People back then certainly didn’t think of changing preferences.
Also, you can get rid of this problem by saying “you just want to maximize the variable U”. And the things you actually care about (dogs, apples) are just “instrumentally” useful in giving you U. So for example, it is possible in the future you will learn dogs give you a lot of U, or alternatively that apples give you a lot of U. Needless to say, this “instrumentalization” of moral deliberation is not how real agents work. And leads to getting Pascal’s mugged by the world in which you care a lot about easy things.
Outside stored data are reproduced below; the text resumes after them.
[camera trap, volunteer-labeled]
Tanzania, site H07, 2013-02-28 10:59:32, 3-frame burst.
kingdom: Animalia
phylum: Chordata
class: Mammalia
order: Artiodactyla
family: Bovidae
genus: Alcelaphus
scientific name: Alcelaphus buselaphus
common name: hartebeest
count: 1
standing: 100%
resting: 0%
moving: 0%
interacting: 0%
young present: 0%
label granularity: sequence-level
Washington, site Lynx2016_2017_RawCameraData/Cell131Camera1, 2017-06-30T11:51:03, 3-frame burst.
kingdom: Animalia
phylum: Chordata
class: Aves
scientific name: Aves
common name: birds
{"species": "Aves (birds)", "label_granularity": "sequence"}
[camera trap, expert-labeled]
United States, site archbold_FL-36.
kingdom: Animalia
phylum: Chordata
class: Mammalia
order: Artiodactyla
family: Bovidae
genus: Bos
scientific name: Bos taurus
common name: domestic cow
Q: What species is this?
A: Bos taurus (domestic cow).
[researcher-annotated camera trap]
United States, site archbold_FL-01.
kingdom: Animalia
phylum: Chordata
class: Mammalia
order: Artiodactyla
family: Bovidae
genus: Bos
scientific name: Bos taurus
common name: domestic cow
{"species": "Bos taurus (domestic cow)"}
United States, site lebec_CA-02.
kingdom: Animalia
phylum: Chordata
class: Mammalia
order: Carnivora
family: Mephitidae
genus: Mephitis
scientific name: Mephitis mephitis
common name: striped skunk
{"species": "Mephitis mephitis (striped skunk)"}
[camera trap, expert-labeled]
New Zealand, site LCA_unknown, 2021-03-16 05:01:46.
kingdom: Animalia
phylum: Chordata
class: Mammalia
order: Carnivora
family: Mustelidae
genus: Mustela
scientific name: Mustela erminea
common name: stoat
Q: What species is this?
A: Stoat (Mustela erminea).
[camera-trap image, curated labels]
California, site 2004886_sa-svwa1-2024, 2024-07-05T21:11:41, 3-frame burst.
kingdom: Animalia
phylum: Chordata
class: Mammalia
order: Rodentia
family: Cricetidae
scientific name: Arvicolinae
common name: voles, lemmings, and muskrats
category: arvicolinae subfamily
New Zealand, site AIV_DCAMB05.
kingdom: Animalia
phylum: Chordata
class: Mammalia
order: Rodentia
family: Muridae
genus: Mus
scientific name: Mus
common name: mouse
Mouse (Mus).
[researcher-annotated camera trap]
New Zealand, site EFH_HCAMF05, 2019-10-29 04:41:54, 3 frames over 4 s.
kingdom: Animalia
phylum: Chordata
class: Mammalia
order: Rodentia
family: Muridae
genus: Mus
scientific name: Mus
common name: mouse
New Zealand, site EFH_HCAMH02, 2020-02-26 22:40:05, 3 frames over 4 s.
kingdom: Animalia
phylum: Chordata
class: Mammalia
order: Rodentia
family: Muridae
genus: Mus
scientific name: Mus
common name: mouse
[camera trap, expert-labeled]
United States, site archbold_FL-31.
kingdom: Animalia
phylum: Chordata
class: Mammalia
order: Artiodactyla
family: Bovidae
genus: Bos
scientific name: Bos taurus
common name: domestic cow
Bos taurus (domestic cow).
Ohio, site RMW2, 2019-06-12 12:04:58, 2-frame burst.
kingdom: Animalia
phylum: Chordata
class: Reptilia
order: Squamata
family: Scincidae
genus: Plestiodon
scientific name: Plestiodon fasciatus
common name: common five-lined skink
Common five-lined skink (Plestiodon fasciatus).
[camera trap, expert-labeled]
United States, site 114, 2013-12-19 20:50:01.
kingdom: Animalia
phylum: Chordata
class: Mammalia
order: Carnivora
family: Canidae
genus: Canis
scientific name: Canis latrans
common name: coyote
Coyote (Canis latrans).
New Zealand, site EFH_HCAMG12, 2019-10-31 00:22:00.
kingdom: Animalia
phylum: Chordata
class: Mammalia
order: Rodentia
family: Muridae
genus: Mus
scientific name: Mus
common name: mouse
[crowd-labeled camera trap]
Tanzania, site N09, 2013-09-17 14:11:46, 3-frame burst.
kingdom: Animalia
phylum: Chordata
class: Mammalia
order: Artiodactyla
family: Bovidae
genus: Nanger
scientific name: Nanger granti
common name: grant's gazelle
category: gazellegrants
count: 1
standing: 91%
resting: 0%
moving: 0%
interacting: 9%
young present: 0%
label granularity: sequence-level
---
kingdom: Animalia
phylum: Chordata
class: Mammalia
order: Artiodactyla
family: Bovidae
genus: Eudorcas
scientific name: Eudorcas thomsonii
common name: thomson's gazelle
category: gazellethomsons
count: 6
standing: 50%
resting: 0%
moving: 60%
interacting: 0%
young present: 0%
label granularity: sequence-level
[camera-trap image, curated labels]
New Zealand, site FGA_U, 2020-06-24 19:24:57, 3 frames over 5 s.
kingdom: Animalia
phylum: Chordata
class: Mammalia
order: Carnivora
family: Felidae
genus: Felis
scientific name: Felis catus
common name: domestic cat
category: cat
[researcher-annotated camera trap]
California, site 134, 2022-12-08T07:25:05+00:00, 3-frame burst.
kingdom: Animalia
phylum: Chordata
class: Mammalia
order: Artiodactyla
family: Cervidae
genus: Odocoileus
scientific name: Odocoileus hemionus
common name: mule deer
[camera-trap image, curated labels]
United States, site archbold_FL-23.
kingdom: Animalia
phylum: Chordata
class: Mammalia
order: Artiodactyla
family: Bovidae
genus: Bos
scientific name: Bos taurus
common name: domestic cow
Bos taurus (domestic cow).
It’s more natural to model U as a logically uncertain variable, freely floating inside your logical inductor, shaped by its arbitrary aesthetic preferences. This doesn’t completely miss the importance of reward in shaping your values, but it’s certainly very different to how frugally computable agents do it.
I simply think the EV maximization framework breaks here. It is a useful abstraction when you already have a rigid enough notion of value, and are applying these EV calculations to a very concrete magisterium about which you can have well-defined estimates. Otherwise you get mugged everywhere. And that’s not how real agents behave.
Also, you can get rid of this problem by saying “you just want to maximize the variable U”. And the things you actually care about (dogs, apples) are just “instrumentally” useful in giving you U.
But you need some mechanism for actually updating your beliefs about U, because you can’t empirically observe U. That’s the role of V.
leads to getting Pascal’s mugged by the world in which you care a lot about easy things
I think this is fine. Consider two worlds:
In world L, lollipops are easy to make, and paperclips are hard to make.
In world P, it’s the reverse.
Suppose you’re a paperclip-maximizer in world L. And a lollipop-maximizer comes up to you and says “hey, before I found out whether we were in L or P, I committed to giving all my resources to paperclip-maximizers if we were in P, as long as they gave me all their resources if we were in L. Pay up.”
UDT says to pay here—but that seems basically equivalent to getting “mugged” by worlds where you care about easy things.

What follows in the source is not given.